カウントダウンとともに徐々にファイルが削除される暗号化型ランサムウェア「JIGSAW」を確認(トレンドマイクロ) | ScanNetSecurity
2026.01.03(土)

カウントダウンとともに徐々にファイルが削除される暗号化型ランサムウェア「JIGSAW」を確認(トレンドマイクロ)

 「さあ、ゲームをしよう」……不気味な殺人鬼が、登場人物たちを絶望の淵に叩き込むホラー映画「SAW」。7作目まで作られた人気シリーズだが、その恐怖が2016年に甦ることとなった。

脆弱性と脅威 脅威動向
腹話術人形ビリーの画像を表示する「JIGSAW」
腹話術人形ビリーの画像を表示する「JIGSAW」 全 4 枚 拡大写真
 「さあ、ゲームをしよう」……不気味な殺人鬼が、登場人物たちを絶望の淵に叩き込むホラー映画「SAW」。7作目まで作られた人気シリーズだが、その恐怖が2016年に甦ることとなった。
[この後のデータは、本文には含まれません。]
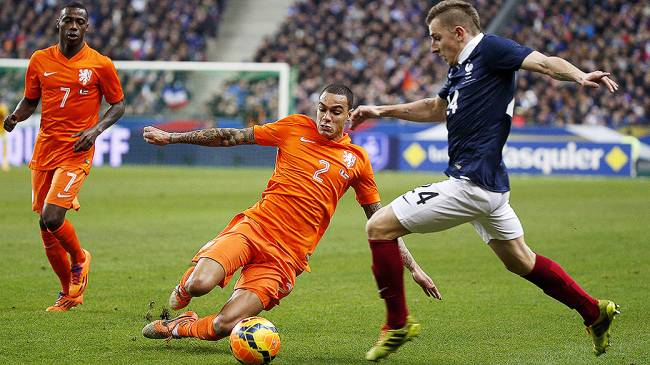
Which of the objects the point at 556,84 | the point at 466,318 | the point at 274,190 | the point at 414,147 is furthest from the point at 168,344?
the point at 556,84

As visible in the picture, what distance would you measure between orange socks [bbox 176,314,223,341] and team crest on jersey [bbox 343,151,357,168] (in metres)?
1.39

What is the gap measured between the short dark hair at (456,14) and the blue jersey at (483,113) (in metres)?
0.11

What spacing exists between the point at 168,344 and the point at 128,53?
31.7 metres

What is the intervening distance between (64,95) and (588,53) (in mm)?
26333

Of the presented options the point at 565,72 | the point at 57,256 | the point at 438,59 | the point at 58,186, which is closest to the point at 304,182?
the point at 565,72

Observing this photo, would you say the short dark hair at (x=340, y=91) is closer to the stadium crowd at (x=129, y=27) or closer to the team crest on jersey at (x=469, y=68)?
the team crest on jersey at (x=469, y=68)

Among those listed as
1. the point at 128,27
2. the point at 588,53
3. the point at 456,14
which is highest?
the point at 456,14

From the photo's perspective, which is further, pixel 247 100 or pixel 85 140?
pixel 247 100

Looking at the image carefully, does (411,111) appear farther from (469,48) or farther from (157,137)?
(157,137)

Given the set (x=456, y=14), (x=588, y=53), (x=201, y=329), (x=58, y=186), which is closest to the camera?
(x=456, y=14)

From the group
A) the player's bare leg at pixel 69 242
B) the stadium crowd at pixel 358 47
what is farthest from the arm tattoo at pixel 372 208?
the stadium crowd at pixel 358 47

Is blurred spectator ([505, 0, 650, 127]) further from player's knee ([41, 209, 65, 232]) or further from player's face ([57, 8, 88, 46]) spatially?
player's knee ([41, 209, 65, 232])

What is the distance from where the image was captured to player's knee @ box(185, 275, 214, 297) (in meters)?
6.41

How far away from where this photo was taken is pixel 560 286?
21.8 ft
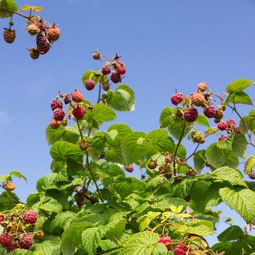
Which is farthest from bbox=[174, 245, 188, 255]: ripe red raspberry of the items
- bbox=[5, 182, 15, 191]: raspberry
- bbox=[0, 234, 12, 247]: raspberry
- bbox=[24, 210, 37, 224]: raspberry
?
bbox=[5, 182, 15, 191]: raspberry

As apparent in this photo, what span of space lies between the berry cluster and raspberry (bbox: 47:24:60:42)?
1.16 m

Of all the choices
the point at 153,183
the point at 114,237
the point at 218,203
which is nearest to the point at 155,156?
the point at 153,183

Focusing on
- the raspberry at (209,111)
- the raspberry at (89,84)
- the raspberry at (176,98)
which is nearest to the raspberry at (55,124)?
the raspberry at (89,84)

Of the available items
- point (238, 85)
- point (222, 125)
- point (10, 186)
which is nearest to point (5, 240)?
point (10, 186)

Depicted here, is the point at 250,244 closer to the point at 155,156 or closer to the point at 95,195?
the point at 155,156

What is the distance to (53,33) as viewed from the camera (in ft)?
6.90

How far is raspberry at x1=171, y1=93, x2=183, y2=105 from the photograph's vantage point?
304 centimetres

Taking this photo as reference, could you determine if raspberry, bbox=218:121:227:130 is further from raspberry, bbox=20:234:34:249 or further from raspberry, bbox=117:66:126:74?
raspberry, bbox=20:234:34:249

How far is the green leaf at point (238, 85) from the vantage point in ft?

 トレンドマイクロによると、「JIGSAW」(ジグソウ)と呼ばれる悪質な暗号化型ランサムウェアが確認されたという。

 「JIGSAW」に感染すると、「SAW」にも登場する腹話術人形ビリーの画像、そして赤いデジタル時計が表示される。そしてPC内のファイルがロックされ、拡張子「fun」ファイルに暗号化される。さらに、カウントダウンとともに、徐々にファイルが削除されていくのだ。1時間ごとに、削除されるファイルと身代金も増加。これを止めるためには、要求された身代金を支払う必要がある。

 JIGSAWは、無料のクラウドストレージサービスを悪用していたが、すでにこのリンクは削除済みとのこと。脅迫メッセージは、英語とポルトガル語が現在確認されており、24時間以内のビットコインでの支払いを要求してくる。身代金の最小金額は、20ドルから150ドル(約2,200円から16,400円)に設定されている。72時間以内に身代金が支払われなかった場合には、暗号化されたファイルは削除される。

 すでにさまざまなランサムウェアが出現しているが、このような“演出”で、ユーザーの恐怖心を煽り、より効率良く身代金をせしめようとするタイプは珍しい。すでに亜種や新バージョンも出現しているため、トレンドマイクロでは、「3つのコピーを、2つの種類の端末に保存し、1つを別の場所に保存する」という“3-2-1ルール”を推奨している。